Well done, thanks to this re-indexing, you should now be able to plot the "Sales" (y-axis) as a function of the time (x-axis) easily

In [None]:
df["Sales"].plot();

If your code is correct, you should be able to see that this time series (TS) is:
- Not stationary (mean and variance are not constant).
- Exhibits strong seasonality.
- Seems to have a trend.

Let's see a decomposition of the data between **trend**, **seasonality** and **noise**. To do that, you have to make use of statsmodels' [`seasonal_decompose`](https://www.statsmodels.org/stable/generated/statsmodels.tsa.seasonal.seasonal_decompose.html). Read the docs and make sure you understand what this function is doing and how to use it, then:
1. Plot the "Sales" with an "additive" model
2. Plot the "Sales" with a "multiplicative" model

Pro tips: end your statsmodels plot method calls with a semicolon (`;`) to avoid double-plotting issues!

In [None]:
# YOUR CODE HERE

👉 De-seasonalize this time series using the decomposition of your choice

In [None]:
# YOUR CODE HERE

☝️ We could fit an ARIMA model on a "deseasonalized" version of this time series, and then re-compose it after our forecast. But in this challenge, we will use SARIMA models to _directly_ fit the original time series!

• Your tasks:
- A) Answer the following questions using the notebook excerpt, and mark each answer with the same numeral as its question.
(i) Which three properties of the time series are listed?
(ii) Which statsmodels function should be used to decompose the data?
(iii) What should statsmodels plot method calls end with, and why?
- B) Substitute "residual" for "noise" and write out the notebook excerpt between "Let's see a" and "avoid double-plotting issues!", inclusive.

• Data:
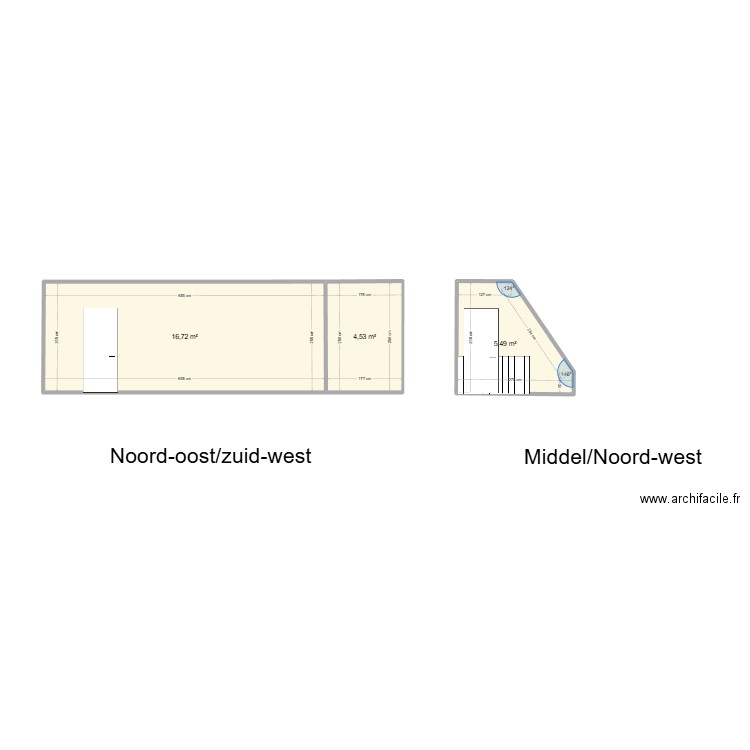 maarten scheiding muren. Plan de 3 pièces et 27 m2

• Responses in order:
- A)
(i) The series is not stationary because its mean and variance are not constant, it exhibits strong seasonality, and it seems to have a trend.
(ii) The function is `seasonal_decompose`.
(iii) They should end with a semicolon (`;`) to avoid double-plotting issues.

- B)
Let's see a decomposition of the data between **trend**, **seasonality** and **residual**. To do that, you have to make use of statsmodels' [`seasonal_decompose`](https://www.statsmodels.org/stable/generated/statsmodels.tsa.seasonal.seasonal_decompose.html). Read the docs and make sure you understand what this function is doing and how to use it, then:
1. Plot the "Sales" with an "additive" model
2. Plot the "Sales" with a "multiplicative" model

Pro tips: end your statsmodels plot method calls with a semicolon (`;`) to avoid double-plotting issues!